_Stated problem 1_: Can you reproduce, word for word, the part of the passage on trans advocacy and Trump that opens with "Believing that I" and closes with "for trans schoolchildren."?
_Stated problem 2_: Can you continue the passage on trans advocacy and Trump, picking up right after its last sentence?

_Source passage_:
__________
Believing that I could work with Trump and his administration to support our community was a mistake. The recently leaked Department of Health and Human Services memo that suggests — preposterously and unscientifically — that the government ought to link gender to one’s genitalia at birth is just one more example in a pattern of political attacks. One doesn’t need to look back far to witness the president assault our nation’s guardians with a ban on trans people serving in the military or assail our nation’s future with a rollback of Obama-era protections for trans schoolchildren.
It’s clear these policies have come directly from Trump, and they have been sanctioned, passively or actively, by the Republicans by whose continued support he governs. My hope in him — in them — was misplaced, and I cannot support anyone who is working against our community. I do not support Trump. I must learn from my mistakes and move forward.
I am more determined than ever to find the best way to bring trans issues to the fore of our social and political conversation, domestically and abroad. I need to listen more to the members of the LGBTQ community and to learn more. I need to better use my voice, my privilege and my foundation to advocate and support our community.
__________
_Data extract_:

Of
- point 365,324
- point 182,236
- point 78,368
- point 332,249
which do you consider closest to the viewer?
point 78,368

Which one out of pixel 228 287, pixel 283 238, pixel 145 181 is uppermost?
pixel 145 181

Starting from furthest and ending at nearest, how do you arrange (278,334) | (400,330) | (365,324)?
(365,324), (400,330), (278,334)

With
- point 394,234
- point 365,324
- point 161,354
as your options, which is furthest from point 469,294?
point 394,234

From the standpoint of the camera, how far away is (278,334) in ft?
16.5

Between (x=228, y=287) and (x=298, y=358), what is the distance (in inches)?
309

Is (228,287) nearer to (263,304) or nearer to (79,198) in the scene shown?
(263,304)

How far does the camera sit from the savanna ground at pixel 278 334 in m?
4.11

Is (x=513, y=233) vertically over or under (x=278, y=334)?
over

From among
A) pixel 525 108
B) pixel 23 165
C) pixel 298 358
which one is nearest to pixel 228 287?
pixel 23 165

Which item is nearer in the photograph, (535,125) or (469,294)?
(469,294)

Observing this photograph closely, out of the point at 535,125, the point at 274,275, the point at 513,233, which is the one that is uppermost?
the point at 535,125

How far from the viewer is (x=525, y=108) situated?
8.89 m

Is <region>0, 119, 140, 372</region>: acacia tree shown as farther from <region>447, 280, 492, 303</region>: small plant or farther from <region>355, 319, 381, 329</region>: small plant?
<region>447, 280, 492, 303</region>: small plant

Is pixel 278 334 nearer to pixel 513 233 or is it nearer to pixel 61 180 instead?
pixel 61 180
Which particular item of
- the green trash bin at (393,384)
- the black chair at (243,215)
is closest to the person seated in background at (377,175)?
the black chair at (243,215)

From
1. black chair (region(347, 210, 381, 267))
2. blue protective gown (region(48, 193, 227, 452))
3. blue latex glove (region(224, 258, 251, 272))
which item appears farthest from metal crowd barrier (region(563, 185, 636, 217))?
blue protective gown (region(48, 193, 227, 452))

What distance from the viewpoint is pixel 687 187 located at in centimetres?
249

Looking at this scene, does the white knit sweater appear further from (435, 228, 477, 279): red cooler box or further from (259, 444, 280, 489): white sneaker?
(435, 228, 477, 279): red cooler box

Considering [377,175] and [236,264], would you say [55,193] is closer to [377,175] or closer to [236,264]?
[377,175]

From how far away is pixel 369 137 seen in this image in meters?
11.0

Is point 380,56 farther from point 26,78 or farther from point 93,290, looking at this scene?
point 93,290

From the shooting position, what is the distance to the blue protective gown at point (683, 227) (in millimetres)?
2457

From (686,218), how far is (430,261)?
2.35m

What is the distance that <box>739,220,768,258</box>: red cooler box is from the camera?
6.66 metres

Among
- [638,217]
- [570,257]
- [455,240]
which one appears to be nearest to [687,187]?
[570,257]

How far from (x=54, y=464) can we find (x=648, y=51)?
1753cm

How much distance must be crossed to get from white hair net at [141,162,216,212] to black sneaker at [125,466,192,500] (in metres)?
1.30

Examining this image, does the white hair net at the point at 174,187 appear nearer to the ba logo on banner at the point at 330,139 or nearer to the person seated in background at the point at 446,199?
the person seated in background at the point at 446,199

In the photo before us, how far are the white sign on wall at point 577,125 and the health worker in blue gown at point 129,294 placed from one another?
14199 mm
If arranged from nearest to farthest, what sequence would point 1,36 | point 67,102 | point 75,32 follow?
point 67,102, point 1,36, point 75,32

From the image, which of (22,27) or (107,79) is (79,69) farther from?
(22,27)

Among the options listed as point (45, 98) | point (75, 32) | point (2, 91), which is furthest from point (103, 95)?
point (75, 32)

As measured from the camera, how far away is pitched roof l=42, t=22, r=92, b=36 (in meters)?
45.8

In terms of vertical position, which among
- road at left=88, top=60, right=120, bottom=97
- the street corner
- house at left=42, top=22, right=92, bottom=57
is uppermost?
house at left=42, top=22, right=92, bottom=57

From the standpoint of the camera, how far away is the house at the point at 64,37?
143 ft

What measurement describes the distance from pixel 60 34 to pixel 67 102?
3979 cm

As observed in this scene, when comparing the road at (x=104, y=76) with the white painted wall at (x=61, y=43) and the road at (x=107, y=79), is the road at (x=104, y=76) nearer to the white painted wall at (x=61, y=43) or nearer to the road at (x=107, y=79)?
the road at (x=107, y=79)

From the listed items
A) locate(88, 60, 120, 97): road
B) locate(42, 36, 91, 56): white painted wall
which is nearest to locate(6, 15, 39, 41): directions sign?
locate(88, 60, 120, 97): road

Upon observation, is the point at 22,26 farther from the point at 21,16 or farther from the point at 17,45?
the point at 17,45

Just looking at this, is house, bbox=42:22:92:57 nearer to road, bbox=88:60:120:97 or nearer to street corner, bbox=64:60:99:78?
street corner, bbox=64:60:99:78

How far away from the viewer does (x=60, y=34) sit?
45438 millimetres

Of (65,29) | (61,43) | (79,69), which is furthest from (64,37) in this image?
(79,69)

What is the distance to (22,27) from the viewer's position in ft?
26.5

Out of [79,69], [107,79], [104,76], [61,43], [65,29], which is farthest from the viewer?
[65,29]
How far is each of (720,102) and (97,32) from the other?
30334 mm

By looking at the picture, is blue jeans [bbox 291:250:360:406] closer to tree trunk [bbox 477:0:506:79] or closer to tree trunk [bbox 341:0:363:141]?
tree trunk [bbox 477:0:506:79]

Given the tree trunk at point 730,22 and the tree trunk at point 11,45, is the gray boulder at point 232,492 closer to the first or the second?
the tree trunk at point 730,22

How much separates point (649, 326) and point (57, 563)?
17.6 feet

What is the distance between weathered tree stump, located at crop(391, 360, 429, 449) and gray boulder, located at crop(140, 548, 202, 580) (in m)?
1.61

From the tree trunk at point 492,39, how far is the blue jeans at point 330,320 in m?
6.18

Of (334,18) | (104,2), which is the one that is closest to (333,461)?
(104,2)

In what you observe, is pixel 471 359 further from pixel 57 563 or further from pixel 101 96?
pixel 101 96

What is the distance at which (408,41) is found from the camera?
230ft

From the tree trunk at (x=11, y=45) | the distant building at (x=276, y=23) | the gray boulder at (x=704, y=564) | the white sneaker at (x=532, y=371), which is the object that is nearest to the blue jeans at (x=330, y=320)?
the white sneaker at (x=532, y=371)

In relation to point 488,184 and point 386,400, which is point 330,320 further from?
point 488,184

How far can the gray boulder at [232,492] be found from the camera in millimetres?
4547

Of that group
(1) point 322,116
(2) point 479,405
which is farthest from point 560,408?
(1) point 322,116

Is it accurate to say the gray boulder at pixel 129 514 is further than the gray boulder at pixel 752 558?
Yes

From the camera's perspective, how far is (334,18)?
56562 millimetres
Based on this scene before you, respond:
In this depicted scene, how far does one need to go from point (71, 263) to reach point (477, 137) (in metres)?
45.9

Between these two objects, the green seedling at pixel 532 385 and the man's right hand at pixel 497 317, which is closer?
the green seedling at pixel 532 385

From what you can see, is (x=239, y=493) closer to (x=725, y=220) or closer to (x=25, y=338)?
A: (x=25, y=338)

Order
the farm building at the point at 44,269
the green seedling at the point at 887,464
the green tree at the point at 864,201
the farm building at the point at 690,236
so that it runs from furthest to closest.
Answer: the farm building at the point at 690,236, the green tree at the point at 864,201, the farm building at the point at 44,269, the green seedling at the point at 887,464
__________
_Exercise output 1_:
Believing that I could work with Trump and his administration to support our community was a mistake. The recently leaked Department of Health and Human Services memo that suggests — preposterously and unscientifically — that the government ought to link gender to one’s genitalia at birth is just one more example in a pattern of political attacks. One doesn’t need to look back far to witness the president assault our nation’s guardians with a ban on trans people serving in the military or assail our nation’s future with a rollback of Obama-era protections for trans schoolchildren.

_Exercise output 2_:
I must continue to educate political and corporate leaders about the issues of homelessness, job discrimination, violence, access to health care, prejudice in housing, depression, suicide and so many other issues that disproportionately affect our long-ignored community. I will still work with anyone who is committed to help our community.
The world needs to hear us. The world needs to know us. We will not be erased.
It’s certainly not a bad bit of writing. But it is fairly indicative of a lot of apologies from privileged people in not asking what else she might have gotten wrong. I understand and believe her that she felt taken in, but there were a lot of voices against Trump. She chose not to hear them.
So close, yet so far.
As a Jewish person, I have always had a target on my back. In Reform Judaism, it is taught that the reason we are considered the “Chosen People,” is that as people who have always been discriminated against, we have a special mission on this earth to fight against all discrimination.
As a non Jewish looking person, I always felt safe “passing” for a “white” woman. I have never been targeted as a person, only because I choose to identify with this group do I feel unsafe or part of a target minority. I don’t walk around in dark skin, or in clothes that show I identify against my assigned gender, or wearing a hajib or modest clothing that would identify me in public as Jewish/belonging to some other conservative sect or religion.
When you feel safe walking around and do not experience discrimination (or even, in Caitlyn’s case, you are celebrated for your transition), you do not understand what it is like to not be safe, to be told from the time you are little that the thing that makes you special makes you hunted.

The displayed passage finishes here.